(BVH hasn’t ported yet, I’m porting it from my previously unpublished opencl RTRT application, but it also requires writing a WGSL version of radix sort, because the Boost.Compute library was used for this earlier)
WebRTX is not hardware ray tracing and is a pure compute shader implementation. This means WebRTX works as long as your browser supports WebGPU (only tested on Chrome so far).
but again without GPGPU BVH Building apparently
The building of BVH happens on host which is then flattened into a buffer for stackless traversal on GPU.
the implementation is tricky, of course although we can say that this is a professional approach (in that tracing can be written on GLSL shaders, even if it is not supported in drivers), but taking into account the CPU’s BVH build, this is of course still quite useless …
### Code structure
/bvh - Rust code for building BVH and serializing it to a format suitable for stackless traversal on GPU.
/glsl - Rust code for parsing and manipulating user provided shaders.

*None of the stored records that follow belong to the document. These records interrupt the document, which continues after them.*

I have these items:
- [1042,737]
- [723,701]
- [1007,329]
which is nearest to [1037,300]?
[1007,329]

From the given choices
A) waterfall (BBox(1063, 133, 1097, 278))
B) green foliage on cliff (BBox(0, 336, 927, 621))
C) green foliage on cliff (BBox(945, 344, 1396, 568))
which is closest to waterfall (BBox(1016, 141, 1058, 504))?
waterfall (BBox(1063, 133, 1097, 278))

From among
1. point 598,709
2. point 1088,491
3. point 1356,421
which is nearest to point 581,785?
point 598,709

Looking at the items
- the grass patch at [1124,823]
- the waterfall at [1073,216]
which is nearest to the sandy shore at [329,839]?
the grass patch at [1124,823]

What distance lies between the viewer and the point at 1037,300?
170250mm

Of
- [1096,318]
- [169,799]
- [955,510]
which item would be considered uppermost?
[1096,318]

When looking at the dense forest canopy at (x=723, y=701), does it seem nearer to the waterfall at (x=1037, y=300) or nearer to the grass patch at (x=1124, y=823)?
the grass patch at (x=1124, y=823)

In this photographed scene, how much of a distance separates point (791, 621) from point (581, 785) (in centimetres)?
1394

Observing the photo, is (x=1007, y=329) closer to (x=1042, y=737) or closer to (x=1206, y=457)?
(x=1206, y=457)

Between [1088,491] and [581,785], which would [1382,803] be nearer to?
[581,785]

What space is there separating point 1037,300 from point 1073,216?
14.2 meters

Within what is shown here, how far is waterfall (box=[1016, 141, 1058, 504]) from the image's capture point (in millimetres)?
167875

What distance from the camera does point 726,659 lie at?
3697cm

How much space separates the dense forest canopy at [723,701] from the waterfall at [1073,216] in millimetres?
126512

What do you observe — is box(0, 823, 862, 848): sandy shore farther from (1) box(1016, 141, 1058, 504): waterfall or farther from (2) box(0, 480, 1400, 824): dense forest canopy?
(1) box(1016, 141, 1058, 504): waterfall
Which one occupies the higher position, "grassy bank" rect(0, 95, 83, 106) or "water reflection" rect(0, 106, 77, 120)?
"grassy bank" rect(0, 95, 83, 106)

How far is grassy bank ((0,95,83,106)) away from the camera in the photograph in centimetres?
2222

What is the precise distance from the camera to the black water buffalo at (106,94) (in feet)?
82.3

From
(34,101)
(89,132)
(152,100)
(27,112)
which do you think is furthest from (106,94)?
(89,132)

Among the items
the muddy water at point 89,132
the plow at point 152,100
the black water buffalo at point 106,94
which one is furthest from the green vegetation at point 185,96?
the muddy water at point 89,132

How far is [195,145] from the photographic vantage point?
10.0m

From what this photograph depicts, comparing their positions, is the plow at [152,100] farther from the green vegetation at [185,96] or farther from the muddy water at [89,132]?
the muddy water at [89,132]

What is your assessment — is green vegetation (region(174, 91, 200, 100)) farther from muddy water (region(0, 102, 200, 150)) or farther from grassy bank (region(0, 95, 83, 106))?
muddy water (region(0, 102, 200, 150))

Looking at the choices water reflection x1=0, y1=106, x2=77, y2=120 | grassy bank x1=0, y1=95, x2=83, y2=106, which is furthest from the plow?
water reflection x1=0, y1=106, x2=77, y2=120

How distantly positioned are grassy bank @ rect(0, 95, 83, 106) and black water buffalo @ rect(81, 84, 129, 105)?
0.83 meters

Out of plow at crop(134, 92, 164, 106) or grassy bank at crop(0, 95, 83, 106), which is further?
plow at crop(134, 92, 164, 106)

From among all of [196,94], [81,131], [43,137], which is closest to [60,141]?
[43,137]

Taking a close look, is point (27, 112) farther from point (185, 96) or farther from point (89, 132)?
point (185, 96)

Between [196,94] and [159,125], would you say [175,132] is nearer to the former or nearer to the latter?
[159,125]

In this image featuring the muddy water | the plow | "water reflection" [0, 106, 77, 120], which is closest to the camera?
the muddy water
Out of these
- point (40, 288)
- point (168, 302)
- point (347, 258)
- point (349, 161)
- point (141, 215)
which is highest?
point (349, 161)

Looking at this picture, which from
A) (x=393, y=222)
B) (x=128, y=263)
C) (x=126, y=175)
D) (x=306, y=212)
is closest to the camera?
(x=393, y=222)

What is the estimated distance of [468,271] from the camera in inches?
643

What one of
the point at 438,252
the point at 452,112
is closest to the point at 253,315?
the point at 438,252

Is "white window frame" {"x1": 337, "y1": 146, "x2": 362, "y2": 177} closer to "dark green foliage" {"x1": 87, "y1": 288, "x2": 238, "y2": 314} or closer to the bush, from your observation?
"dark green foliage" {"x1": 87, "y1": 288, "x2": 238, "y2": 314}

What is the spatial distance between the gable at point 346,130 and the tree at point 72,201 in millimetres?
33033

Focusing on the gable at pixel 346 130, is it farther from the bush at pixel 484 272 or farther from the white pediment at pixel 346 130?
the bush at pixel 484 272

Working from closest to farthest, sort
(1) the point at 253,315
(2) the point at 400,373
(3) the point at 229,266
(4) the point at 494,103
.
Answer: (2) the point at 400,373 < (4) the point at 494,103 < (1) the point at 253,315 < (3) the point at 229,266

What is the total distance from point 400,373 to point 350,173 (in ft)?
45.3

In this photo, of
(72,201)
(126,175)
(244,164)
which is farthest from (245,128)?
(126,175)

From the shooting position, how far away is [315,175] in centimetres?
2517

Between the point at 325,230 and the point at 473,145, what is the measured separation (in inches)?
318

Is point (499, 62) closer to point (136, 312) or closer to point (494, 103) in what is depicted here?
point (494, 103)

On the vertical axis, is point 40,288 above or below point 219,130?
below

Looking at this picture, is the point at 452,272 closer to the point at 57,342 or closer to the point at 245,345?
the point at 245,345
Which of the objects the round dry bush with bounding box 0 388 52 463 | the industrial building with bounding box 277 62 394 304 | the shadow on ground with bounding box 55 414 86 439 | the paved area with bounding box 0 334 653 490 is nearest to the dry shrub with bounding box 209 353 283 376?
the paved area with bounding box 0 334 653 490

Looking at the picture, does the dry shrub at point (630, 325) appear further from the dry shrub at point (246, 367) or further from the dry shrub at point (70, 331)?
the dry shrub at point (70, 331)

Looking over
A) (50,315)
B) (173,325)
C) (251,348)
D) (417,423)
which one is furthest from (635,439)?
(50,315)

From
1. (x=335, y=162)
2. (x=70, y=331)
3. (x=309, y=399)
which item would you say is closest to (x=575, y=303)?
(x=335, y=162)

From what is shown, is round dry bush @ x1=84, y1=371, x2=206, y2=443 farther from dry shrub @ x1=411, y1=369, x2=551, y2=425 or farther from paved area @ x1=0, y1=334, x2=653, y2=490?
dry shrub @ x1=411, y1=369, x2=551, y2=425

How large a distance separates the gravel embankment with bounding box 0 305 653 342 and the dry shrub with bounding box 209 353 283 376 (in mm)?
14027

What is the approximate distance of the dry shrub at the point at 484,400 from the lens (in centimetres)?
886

if anyone is interested, there is an implementation of radix sort for webgpu (native)
(link to github)
good performance, but after porting to Babylon JS webgpu layer - performance decreases by 5-7 times
therefore, you will probably have to implement the ray tracer in webgpu native, without Babylon JS - at least until the latter has the ability to access the low-level webgpu API (it seems there is no such option now?)
Would you have a link to your port? I don’t really see why the port to Babylon would be slower because the layer is very thin, as we basically dispatch the compute shader calls to the browser…
bGroup1_t and bGroup2_t don’t exist and are never written, so you end up creating two buffers every time Update_PipelineRadixScan2 is called.
What’s more, in the original code, it creates all bind groups in advance and simply uses them in the main loop. In Babylon.js, when you update a compute shader input, the bind group must be recreated. If you want better performance, you should create as many compute shaders as you can have variations of the inputs. This way, the behavior will be closer to the original code, where everything is created once and you only have to dispatch the compute shaders (and update the uniform buffers).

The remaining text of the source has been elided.